Paris, sınırda ve Lübnan'ın güneyinde yaşanan gerginliğin tırmanmasından duyduğu endişeyi gizlemiyor. Fransa ve İsrail arasında, Fransa ve Suudi Arabistan'ın öncülüğünde düzenlenen iki devletli çözüm konulu uluslararası konferans öncesinde ve sırasında zirveye ulaşan gerginlik döneminin ardından, iki taraf arasındaki ilişkiler sakin bir döneme girdi. Üç Fransız subayın ABD liderliğinde Gazze Şeridi’ndeki ateşkesi izleyen Batılı askeri gruba dahil olması da bu sakinliğin bir göstergesiydi.

er4
Geçtiğimiz pazar günü el-Beyseriyye beldesi yakınlarında bir insansız hava aracından (İHA) atılan füzenin isabet etmesi sonucu hayatını kaybeden aracın enkazını kaldıran işçiler. İsrail, sürücünün Hizbullah üyesi olduğunu iddia etti (AFP)

Ancak Paris, İsrail üzerinde etkisinin sınırlı olduğunu biliyor. Bunun yanında Paris’in İran ile ilişkilerinde son zamanlarda iyileşme görüldü. Yaklaşık bin gün hapiste tutulan Fransız rehineler Cécile Kohler ve Jacques Paris'in serbest bırakılması ve İran vatandaşı Mahdieh Esfandiari’nin hapisten çıkmasının da bunda payı büyük. Bu gelişmeler, önümüzdeki haftalarda gerçekleşmesi beklenen bir takasın önünü açtı. Ayrıca Paris, Hizbullah ile ilişkilerini hiçbir zaman kesmedi. Fransa’nın eski Dışişleri Bakanı Jean-Yves Le Drian, Lübnan'a yaptığı son ziyaret sırasında Beyrut'ta yetkililerle bir araya geldi. Fransa'nın, İran'ı ABD ve genel olarak Batı ile gergin ilişkilerinde Lübnan'ı pazarlık kozu olarak kullanmamaya ikna etmek için Tahran ile olan bağlantılarını kullanabileceği düşünülüyor. Le Drian, Lübnan'da son zamanlarda yayılan söylentilerin aksine, Cumhurbaşkanı Macron'un Lübnan Özel Temsilcisi olmaya devam ediyor. Elysee Sarayı kaynakları, Legendre’in görevinin Le Drian'ın çalışmalarını desteklemek olduğunu, onun yerini almak olmadığını belirtti.

Fransa’nın hırsı

Burada Paris'in, Birleşmiş Milletler Lübnan Geçici Görev Gücü’nün (UNIFIL) görev süresinin uzatılmasında önemli bir rol oynadığını belirtmekte fayda var. UNIFIL'e en büyük askerî katkıyı sağlayan ülke olan Fransa, bu uluslararası gücü, güneydeki güvenlik ve istikrarın korunmasında önemli bir faktör ve Lübnan ordusu ile iş birliği içinde BMGK kararlarını uygulayan bir taraf olarak görüyor. Paris, diğer Ortadoğu ve Arap ülkelerinde azalan etkisinin bir kısmını hala koruduğu Lübnan'ın egemenliği, güvenliği ve istikrarına olan bağlılığını vurgulama konusunda oldukça hırslı. Lübnan, Fransa'nın iyi bilinen tarihi bağları olan ve endişe listesinin en üstünde yer alan ülke olmaya devam ediyor.

rtg
İsrail'in 6 Kasım'da gerçekleştirdiği hava saldırısında Sur kentindeki bir bina yıkıldı (Reuters)

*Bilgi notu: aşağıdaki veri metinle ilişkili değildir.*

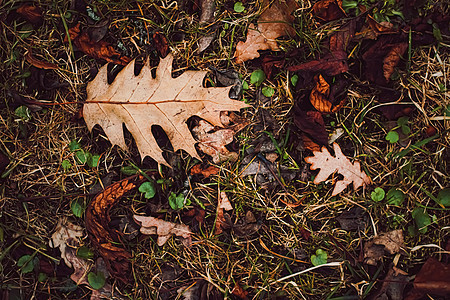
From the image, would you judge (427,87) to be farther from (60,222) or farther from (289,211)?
(60,222)

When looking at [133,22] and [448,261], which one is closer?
→ [448,261]

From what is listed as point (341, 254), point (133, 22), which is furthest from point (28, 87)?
point (341, 254)

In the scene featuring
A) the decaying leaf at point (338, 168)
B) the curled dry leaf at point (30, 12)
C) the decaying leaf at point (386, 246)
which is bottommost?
the decaying leaf at point (386, 246)

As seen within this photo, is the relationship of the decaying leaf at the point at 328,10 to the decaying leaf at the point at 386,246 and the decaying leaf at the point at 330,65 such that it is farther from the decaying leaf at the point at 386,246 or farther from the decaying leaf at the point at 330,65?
the decaying leaf at the point at 386,246

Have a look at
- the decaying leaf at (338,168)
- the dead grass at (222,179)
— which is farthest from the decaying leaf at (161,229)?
the decaying leaf at (338,168)

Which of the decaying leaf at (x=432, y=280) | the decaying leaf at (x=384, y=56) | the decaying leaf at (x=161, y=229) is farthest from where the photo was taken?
the decaying leaf at (x=161, y=229)

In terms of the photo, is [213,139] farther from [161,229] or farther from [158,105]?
[161,229]

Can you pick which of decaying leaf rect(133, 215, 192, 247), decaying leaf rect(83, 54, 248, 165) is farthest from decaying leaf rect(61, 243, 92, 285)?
decaying leaf rect(83, 54, 248, 165)
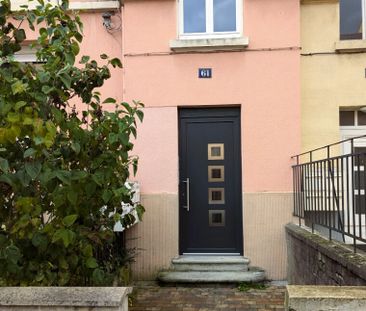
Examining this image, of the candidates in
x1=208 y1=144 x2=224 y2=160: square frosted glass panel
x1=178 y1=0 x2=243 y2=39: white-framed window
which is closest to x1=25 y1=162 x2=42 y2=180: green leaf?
x1=208 y1=144 x2=224 y2=160: square frosted glass panel

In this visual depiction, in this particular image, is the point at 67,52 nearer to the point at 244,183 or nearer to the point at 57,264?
the point at 57,264

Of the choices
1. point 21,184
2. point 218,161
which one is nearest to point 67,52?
point 21,184

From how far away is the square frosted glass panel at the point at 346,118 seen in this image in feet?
22.8

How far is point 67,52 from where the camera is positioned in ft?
10.5

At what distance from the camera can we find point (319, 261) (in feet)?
14.4

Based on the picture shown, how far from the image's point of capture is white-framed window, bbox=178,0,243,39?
6.90 meters

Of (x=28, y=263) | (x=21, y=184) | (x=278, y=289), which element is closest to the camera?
(x=21, y=184)

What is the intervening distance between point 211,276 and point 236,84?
2.93 m

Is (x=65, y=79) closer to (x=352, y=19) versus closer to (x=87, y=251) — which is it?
(x=87, y=251)

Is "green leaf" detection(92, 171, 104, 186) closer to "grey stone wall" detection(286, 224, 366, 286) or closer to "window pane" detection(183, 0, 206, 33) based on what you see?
"grey stone wall" detection(286, 224, 366, 286)

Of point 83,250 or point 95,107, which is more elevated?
point 95,107

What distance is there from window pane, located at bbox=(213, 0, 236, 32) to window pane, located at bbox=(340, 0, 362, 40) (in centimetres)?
176

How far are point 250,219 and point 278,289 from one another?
1.09 meters

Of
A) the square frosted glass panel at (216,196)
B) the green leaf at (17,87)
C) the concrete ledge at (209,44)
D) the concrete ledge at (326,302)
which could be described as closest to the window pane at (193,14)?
the concrete ledge at (209,44)
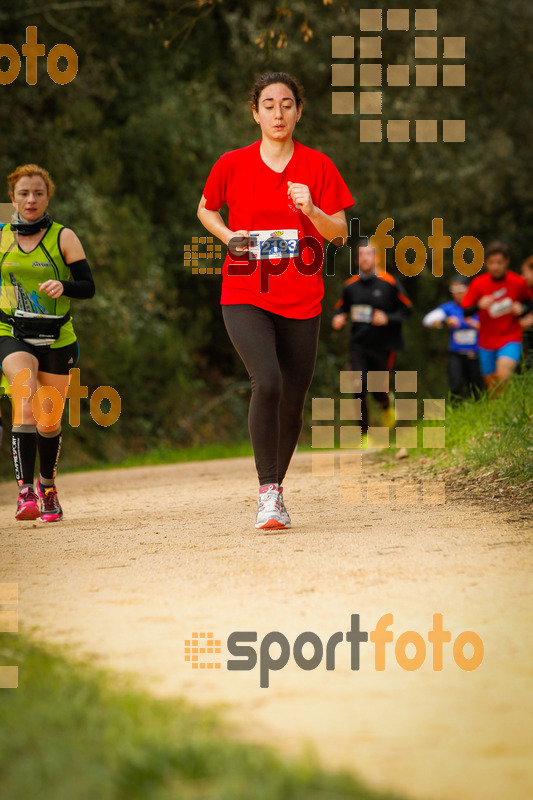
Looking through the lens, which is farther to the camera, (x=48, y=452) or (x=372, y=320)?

Paris, Lübnan Cumhurbaşkanı Joseph Avn’ın Bulgaristan ziyareti sırasında kamuoyuna açıkladığı gibi, ateşkesi izleme mekanizmasının eksikliklerine ve Lübnan'ın İsrail'in Lübnan'a yönelik günlük ve şiddetli saldırılarını durdurma talebine yanıt verememesine rağmen, bu mekanizmanın rolünün halen çok önemli olduğunu düşünüyor. Bununla birlikte Fransa, İsrail'in Paris'in çabaları ve özellikle Washington'ın İsrail'e uyguladığı baskı sayesinde durdurulan Hizbullah'a karşı açık savaşı yeniden başlatmasından çekiniyor. Lübnan ile Fransa arasındaki özel ilişkiye rağmen, Fransız yetkililer Lübnanlı yetkililerin siyasi, güvenlik, ekonomik ve mali alanlardaki performansından duydukları hayal kırıklığını gizlemiyorlar. Legendre’in Lübnan'daki olayların gidişatı ve sorunlarına çözüm bulmak için dış güçlere güvenmek yerine daha fazla inisiyatif ve cesaret gösterilmesi gerektiği konusundaki Fransız yetkililerin endişelerini gizlemekten kaçınacağına şüphe yok.